Selon l’hebdomadaire français, si les marchés sont si puissants, c’est « parce qu’ils disposent d’une arme imparable : les États sont obligés de s’adresser à eux pour couvrir leur déficit ».
Le Canard rappelle qu’il n’en a pas toujours été ainsi : « Jusqu’en 1973, le Trésor public empruntait directement à la Banque de France. Mais cette année-là Pompidou (un banquier) interdit cette pratique, obligeant ainsi l’État à faire appel aux banques privées : celles-ci lui prêtent, en fixant le taux d’intérêt qui leur plaît. Depuis, tous les autres pays européens, et l’Europe elle-même, ont fait pareil.
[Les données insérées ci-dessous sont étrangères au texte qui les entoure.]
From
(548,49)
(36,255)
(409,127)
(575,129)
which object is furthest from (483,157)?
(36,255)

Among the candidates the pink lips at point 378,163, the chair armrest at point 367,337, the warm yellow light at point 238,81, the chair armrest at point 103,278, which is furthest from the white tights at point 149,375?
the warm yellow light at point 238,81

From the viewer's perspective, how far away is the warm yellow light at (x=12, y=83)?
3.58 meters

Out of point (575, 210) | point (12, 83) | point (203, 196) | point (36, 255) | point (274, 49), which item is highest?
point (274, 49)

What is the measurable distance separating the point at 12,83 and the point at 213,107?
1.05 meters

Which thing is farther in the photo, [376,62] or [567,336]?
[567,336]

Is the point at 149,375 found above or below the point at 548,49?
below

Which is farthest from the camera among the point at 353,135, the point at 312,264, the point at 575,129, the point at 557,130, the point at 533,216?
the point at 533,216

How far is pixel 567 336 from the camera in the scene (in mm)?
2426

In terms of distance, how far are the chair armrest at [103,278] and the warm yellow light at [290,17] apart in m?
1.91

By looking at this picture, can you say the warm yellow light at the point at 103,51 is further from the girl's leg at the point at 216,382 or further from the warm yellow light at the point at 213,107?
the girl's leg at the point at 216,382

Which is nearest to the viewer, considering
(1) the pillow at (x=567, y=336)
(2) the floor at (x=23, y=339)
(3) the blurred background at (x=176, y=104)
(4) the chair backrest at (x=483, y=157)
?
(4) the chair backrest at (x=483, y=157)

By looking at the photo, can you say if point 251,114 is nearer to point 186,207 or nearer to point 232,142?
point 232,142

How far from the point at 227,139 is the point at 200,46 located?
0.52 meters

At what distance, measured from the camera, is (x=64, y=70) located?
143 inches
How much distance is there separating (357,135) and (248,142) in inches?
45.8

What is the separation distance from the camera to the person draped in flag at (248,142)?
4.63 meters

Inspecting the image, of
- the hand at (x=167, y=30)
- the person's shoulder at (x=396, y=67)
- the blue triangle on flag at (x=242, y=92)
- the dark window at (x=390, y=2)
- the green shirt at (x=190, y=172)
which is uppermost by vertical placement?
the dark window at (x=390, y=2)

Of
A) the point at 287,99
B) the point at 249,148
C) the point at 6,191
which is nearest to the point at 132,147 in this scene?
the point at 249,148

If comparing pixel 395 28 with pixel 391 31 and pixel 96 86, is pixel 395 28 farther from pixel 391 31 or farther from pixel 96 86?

D’où cette situation grotesque : il est interdit aux États de se financer auprès de la Banque centrale européenne. Mais celle-ci peut refinancer à de très faibles taux les banques privées, lesquelles prêtent ensuite aux États à des taux nettement supérieurs! »
Cette analyse est tirée de l’ouvrage de Geoffrey Geuens, La finance imaginaire, anatomie du capitalisme : des « marchés financiers » à l’oligarchie (éditions Aden), dans lequel l’auteur nous montre les allers-retours du public au privé des dirigeants politiques « siégeant dans les conseils d’administration des trusts et des hedge funds, puis retournant dans le public prôner une meilleure gouvernance de la finance », comme l’illustrent aujourd’hui Mario Draghi, le nouveau président de la Banque centrale européenne, Mario Monti, le président désigné du Conseil italien, et Lucas Papadémos, le nouveau premier ministre grec, qui sont tous les trois d’anciens employés de Goldman Sachs!
Comme il y a encore des pans entiers des économies européennes qui n’ont pas été encore privatisées, les « marchés » n’ont pas fini de « plonger, rebondir et s’inquiéter à nouveau », imposant au passage plans de rigueur sur plans de rigueur, pour le plus grand bénéfice de ceux qui les manipulent.